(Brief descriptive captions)
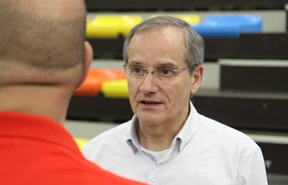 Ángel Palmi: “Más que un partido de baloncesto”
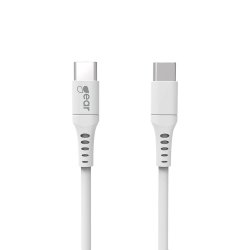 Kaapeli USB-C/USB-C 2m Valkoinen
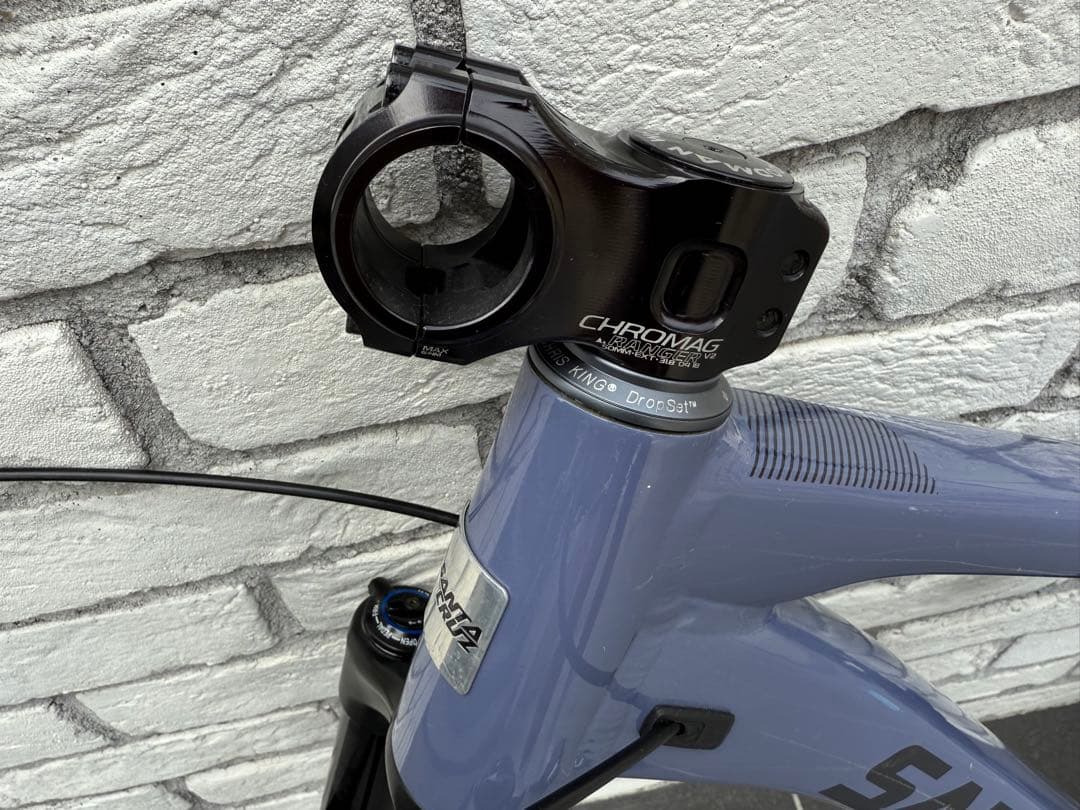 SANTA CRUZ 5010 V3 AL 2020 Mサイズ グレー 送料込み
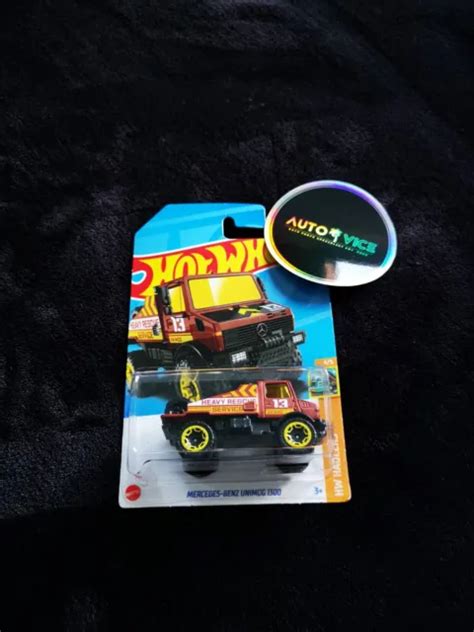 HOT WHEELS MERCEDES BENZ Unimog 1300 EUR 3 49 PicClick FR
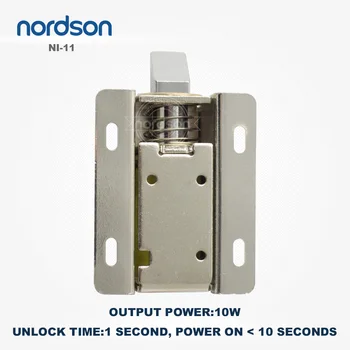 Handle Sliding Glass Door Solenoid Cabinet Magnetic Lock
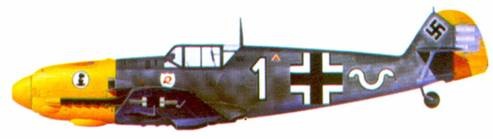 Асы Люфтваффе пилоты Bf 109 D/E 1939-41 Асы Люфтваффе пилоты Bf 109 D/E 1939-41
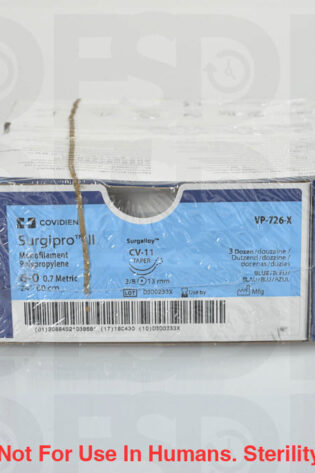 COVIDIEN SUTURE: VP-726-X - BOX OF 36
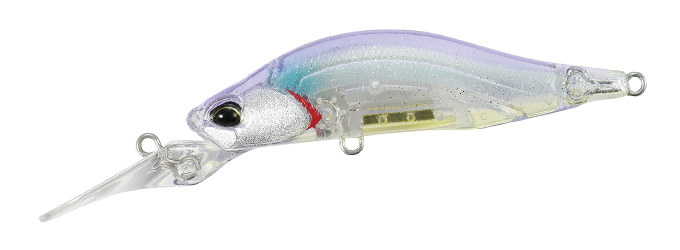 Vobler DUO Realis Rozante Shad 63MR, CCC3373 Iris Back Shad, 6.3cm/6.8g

PROBLEM DETAILS
Write out the records above in full and exactly, with no pictures.

YOUR RESPONSE
 Ángel Palmi: “Más que un partido de baloncesto”
 Kaapeli USB-C/USB-C 2m Valkoinen
 SANTA CRUZ 5010 V3 AL 2020 Mサイズ グレー 送料込み
 HOT WHEELS MERCEDES BENZ Unimog 1300 EUR 3 49 PicClick FR
 Handle Sliding Glass Door Solenoid Cabinet Magnetic Lock
 Асы Люфтваффе пилоты Bf 109 D/E 1939-41 Асы Люфтваффе пилоты Bf 109 D/E 1939-41
 COVIDIEN SUTURE: VP-726-X - BOX OF 36
 Vobler DUO Realis Rozante Shad 63MR, CCC3373 Iris Back Shad, 6.3cm/6.8g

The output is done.